To-do list:
(1) In the NNTP LISTGROUP mailing-list post, what view of the text in section 3.6 is quoted from Clive D.W. Feather?
(2) Continue the NNTP LISTGROUP mailing-list post from its last line.

Quoted text:
[NNTP] LISTGROUP
Charles Lindsey
chl at clerew.man.ac.uk
Tue Mar 29 03:01:40 PST 2005
In <20050328140247.GI98698 at finch-staff-1.thus.net> "Clive D.W. Feather" <clive at demon.net> writes:
>Charles Lindsey said:
>> Now I am even more confused, because one has to define carefully when
>> "accept" applies and when "generate" applies.
>The above was my paraphrasing. The actual text reads:
>3.6:
Indeed. My problem was that the ABNF and the text with it did not fulfil
that promise. But you have now fixed it below.
>I think the text in 3.6 is approximately correct, but it mixes up roles.

Entries taken from a collection:

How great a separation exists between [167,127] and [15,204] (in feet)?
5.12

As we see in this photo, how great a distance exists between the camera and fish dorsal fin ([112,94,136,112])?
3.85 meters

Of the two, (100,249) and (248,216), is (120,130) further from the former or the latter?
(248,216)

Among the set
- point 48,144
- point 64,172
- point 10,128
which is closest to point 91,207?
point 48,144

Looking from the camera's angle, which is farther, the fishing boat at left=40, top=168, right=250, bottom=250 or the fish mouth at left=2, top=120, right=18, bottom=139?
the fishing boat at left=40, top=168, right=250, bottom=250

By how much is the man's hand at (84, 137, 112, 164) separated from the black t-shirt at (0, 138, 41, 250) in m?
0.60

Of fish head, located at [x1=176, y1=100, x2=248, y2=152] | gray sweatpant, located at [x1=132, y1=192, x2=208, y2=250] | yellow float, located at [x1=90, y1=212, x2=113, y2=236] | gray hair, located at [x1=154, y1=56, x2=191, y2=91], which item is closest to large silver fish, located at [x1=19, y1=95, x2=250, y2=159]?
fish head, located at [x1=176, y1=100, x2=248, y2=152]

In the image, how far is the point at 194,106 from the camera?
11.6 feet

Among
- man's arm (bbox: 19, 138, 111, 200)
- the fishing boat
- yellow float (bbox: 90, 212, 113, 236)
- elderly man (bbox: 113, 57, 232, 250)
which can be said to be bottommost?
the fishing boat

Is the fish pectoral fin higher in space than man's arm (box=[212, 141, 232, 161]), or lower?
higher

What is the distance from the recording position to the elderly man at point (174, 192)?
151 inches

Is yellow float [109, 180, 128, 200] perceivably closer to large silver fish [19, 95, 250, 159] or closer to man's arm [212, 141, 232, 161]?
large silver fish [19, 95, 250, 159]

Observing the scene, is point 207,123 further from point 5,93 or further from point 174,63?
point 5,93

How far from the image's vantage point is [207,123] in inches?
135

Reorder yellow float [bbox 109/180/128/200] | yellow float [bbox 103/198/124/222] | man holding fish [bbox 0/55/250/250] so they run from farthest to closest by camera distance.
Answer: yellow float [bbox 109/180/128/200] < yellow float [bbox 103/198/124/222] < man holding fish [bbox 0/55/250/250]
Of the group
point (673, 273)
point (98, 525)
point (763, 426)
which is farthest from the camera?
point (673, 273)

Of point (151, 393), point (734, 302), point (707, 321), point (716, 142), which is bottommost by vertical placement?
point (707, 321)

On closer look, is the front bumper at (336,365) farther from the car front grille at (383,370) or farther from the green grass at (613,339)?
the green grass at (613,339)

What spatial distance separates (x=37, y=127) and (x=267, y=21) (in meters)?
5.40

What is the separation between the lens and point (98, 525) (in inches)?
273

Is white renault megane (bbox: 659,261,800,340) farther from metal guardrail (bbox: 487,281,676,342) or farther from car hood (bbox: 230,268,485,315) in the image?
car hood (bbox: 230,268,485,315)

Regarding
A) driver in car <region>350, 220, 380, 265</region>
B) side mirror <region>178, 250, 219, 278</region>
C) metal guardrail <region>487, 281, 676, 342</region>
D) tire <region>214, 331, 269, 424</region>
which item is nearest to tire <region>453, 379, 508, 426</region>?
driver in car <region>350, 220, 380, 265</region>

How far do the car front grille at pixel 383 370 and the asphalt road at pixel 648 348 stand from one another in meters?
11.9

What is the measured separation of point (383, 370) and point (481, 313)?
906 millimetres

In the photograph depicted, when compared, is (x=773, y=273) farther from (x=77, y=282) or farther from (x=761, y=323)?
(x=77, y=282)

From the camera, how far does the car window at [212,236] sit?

Solved problems:
(1) He thinks the text in 3.6 is approximately correct but mixes up roles.

(2)
>I will change it:
>- The content of a header SHOULD be in UTF-8. However, if a server
>+ The content of a header SHOULD be in UTF-8. However, if an implementation
> receives an article from elsewhere that uses octets in the range 128
>- to 255 in some other manner, it MAY pass it to a client without
>+ to 255 in some other manner, it MAY pass it to a client or server without
>- modification. Therefore clients MUST be prepared to receive such
>+ modification. Therefore implementations MUST be prepared to receive such
> headers and also data derived from them (e.g. in the responses from
> the OVER (Section 8.3) command) and MUST NOT assume that they are
>- always UTF-8. How the client will then process those headers,
>+ always UTF-8. Any external processing of those headers,
> including identifying the encoding used, is outside the scope of this
> document.
OK, so you have removed some possibly artificial distinctins between the
roles of serves and clients.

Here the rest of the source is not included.